Knowing when not to play notes during a song is as important as knowing the notes you do play. Understanding how to read rests will help you keep up with the beat and pacing of the music. Sometimes the most important parts of a conversation are the things that aren’t said. Likewise, many times, the notes you don’t play can make all the difference in a piece of music.
These silent “notes” are called, quite fittingly, rests. When you see a rest in a piece of music, you don’t have to do anything during it but keep on counting off the beats. Think of the rests as the spaces between words in a written sentence. If those spaces weren’t there, you’d just be stringing one long word together into gobbledygook.
But don’t let the name fool you. A rest in a piece of music is anything but nap time. If you don’t continue to steadily count through the rests, just as you do when you are playing notes, your timing is going to be off, and eventually the piece will fall apart.
Look at the relative values of rests, ranging from a whole rest at the top to sixteenth rests at the bottom.
From top to bottom, this figure shows a whole rest, 2 half rests, 4 quarter rests, 8 eighth rests, and 16 sixteenth-rests.

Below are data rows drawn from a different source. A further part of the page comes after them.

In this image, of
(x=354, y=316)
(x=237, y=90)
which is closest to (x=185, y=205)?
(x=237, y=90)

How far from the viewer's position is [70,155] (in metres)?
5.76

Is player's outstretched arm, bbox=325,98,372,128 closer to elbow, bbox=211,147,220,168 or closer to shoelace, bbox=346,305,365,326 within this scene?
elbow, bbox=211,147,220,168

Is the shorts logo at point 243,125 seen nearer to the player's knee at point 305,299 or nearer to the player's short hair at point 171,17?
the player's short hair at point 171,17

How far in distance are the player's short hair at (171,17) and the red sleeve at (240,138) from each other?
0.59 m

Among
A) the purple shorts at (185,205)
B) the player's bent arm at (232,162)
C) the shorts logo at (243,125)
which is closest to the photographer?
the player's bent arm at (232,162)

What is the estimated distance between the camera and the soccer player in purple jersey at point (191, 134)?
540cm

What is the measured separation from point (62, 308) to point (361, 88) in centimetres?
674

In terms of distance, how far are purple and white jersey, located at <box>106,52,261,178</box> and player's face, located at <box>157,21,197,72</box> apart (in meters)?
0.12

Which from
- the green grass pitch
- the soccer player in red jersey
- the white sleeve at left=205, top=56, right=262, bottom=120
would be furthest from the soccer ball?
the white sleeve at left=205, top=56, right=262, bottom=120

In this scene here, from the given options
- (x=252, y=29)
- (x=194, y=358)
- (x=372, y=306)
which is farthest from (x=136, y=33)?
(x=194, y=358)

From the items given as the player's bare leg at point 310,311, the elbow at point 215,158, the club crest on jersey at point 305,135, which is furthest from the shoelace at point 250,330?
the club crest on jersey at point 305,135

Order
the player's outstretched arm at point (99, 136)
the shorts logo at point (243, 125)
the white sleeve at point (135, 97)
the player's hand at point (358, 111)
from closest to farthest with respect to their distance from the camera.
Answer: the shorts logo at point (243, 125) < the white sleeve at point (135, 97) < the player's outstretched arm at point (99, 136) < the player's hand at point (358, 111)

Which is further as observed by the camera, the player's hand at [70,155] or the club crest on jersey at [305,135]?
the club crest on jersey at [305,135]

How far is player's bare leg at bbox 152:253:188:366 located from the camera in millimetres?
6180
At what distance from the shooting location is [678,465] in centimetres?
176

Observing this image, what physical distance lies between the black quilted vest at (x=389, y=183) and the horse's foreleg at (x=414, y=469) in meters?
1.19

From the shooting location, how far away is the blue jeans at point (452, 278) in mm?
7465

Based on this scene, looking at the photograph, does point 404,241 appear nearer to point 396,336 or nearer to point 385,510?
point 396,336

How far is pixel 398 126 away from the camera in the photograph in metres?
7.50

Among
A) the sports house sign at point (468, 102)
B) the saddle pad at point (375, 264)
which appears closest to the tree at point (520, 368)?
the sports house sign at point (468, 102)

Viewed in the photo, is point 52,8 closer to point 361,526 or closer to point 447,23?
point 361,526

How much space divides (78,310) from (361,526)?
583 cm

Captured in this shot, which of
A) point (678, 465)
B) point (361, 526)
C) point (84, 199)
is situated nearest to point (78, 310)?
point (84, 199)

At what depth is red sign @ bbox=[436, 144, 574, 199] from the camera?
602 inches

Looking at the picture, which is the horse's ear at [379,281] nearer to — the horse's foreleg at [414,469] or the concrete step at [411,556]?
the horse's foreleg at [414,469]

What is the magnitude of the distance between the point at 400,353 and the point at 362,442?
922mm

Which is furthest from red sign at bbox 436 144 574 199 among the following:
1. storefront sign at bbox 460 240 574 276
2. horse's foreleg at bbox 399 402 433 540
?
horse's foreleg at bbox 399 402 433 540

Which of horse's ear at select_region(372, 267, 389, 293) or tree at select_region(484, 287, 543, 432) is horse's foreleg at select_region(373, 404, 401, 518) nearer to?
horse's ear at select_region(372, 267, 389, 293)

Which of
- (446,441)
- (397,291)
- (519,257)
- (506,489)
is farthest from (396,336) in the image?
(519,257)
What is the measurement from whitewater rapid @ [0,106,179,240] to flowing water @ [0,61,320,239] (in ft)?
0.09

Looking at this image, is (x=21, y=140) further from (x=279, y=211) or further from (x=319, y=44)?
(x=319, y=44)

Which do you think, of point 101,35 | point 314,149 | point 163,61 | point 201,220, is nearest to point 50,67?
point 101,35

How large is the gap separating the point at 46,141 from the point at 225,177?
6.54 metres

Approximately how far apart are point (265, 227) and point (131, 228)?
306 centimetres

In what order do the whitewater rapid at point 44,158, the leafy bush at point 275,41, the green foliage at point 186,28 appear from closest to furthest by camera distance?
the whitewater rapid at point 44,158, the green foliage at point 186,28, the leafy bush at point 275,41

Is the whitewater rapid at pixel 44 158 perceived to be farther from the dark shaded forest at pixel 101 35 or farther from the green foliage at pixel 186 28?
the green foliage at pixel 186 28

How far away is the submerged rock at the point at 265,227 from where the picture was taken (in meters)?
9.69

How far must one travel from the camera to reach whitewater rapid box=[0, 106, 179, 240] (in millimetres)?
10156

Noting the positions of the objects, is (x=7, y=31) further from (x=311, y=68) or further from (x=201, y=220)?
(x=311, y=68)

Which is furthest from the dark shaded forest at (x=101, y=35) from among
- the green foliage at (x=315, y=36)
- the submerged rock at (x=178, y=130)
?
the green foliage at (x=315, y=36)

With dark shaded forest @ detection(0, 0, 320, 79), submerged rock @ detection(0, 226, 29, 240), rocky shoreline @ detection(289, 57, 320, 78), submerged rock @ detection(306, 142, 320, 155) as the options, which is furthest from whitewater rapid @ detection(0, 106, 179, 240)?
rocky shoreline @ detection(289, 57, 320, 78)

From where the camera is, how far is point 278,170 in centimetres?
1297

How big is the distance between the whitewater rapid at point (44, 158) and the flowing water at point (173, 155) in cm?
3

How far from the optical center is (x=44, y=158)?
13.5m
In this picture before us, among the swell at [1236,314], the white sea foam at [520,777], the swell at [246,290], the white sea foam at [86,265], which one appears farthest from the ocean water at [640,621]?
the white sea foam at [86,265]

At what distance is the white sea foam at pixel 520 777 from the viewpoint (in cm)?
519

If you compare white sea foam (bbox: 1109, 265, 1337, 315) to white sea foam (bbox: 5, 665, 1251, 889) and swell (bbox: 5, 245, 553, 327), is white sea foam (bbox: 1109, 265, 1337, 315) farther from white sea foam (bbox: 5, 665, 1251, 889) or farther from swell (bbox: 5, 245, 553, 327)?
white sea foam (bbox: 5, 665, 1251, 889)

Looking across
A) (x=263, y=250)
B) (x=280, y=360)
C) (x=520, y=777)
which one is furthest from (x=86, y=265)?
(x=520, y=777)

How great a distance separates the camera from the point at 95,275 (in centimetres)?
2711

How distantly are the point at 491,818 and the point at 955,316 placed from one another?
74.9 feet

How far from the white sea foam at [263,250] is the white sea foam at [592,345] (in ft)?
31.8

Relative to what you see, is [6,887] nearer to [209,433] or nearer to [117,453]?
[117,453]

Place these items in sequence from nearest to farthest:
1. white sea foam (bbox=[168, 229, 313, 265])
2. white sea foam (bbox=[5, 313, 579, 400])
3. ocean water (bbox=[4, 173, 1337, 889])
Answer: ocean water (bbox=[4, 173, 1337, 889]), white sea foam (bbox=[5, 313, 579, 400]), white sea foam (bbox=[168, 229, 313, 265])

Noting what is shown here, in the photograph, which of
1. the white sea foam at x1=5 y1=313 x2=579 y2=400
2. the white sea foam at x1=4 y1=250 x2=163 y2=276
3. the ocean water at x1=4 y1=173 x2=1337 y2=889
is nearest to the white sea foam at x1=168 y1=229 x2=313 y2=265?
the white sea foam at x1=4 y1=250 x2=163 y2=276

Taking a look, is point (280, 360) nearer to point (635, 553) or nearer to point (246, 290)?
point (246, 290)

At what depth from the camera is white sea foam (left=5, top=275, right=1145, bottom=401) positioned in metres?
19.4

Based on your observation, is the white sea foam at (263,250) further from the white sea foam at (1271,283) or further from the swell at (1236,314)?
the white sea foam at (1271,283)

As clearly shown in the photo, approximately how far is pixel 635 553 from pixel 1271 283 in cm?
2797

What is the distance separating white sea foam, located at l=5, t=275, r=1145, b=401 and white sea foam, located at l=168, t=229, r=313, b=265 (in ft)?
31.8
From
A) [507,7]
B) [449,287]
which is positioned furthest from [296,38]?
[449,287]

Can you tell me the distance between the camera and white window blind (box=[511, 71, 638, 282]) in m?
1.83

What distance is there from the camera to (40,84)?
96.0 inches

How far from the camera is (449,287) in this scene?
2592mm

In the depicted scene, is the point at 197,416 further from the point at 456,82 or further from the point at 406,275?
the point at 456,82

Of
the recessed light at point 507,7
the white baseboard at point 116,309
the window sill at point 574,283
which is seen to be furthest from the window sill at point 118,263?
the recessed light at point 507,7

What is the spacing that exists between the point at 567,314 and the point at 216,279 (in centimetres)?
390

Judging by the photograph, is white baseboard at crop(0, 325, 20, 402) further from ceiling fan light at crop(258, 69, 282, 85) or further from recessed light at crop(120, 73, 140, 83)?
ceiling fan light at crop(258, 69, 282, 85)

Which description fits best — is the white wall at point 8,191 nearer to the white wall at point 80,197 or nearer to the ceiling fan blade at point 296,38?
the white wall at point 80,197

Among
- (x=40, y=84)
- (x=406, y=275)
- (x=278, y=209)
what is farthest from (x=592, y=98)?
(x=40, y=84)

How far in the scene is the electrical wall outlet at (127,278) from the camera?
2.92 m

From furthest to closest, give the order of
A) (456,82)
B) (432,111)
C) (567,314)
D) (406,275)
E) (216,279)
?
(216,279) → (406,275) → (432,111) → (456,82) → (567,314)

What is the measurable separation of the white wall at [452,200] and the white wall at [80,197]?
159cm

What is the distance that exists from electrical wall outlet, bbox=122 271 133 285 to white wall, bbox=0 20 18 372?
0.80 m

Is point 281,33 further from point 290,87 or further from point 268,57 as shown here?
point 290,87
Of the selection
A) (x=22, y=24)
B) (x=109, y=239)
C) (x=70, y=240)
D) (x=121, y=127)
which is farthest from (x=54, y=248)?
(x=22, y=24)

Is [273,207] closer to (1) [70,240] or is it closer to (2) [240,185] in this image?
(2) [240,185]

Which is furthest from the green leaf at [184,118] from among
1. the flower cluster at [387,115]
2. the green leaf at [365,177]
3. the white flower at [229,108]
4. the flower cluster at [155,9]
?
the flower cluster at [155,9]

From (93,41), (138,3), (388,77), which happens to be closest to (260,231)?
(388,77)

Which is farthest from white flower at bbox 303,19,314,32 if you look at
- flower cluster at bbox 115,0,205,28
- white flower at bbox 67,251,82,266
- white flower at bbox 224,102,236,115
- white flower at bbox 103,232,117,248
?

Telling the difference between a half rest and whole rest at a glance often causes people grief, especially when they're first learning music. It can help to think of these rests as a hat. If you're stopping at someone's home for a quick visit, you might just leave your hat on, so the half rest (the shorter of the two) looks like a hat as you would wear it; if you're going to stay longer, you'll take your hat off, and the whole rest looks like a hat that has been removed.
Rests are especially important when it comes to writing down your music for other people to read — and in reading other composer’s music — because rests make the rhythm of that piece of music even more precise than musical notes alone would.
Rests work particularly well with music for multiple instruments. They make it easy for a performer to count off the beats and keep time with the rest of the ensemble, even if the performer’s instrument doesn’t even come into play until later in the performance.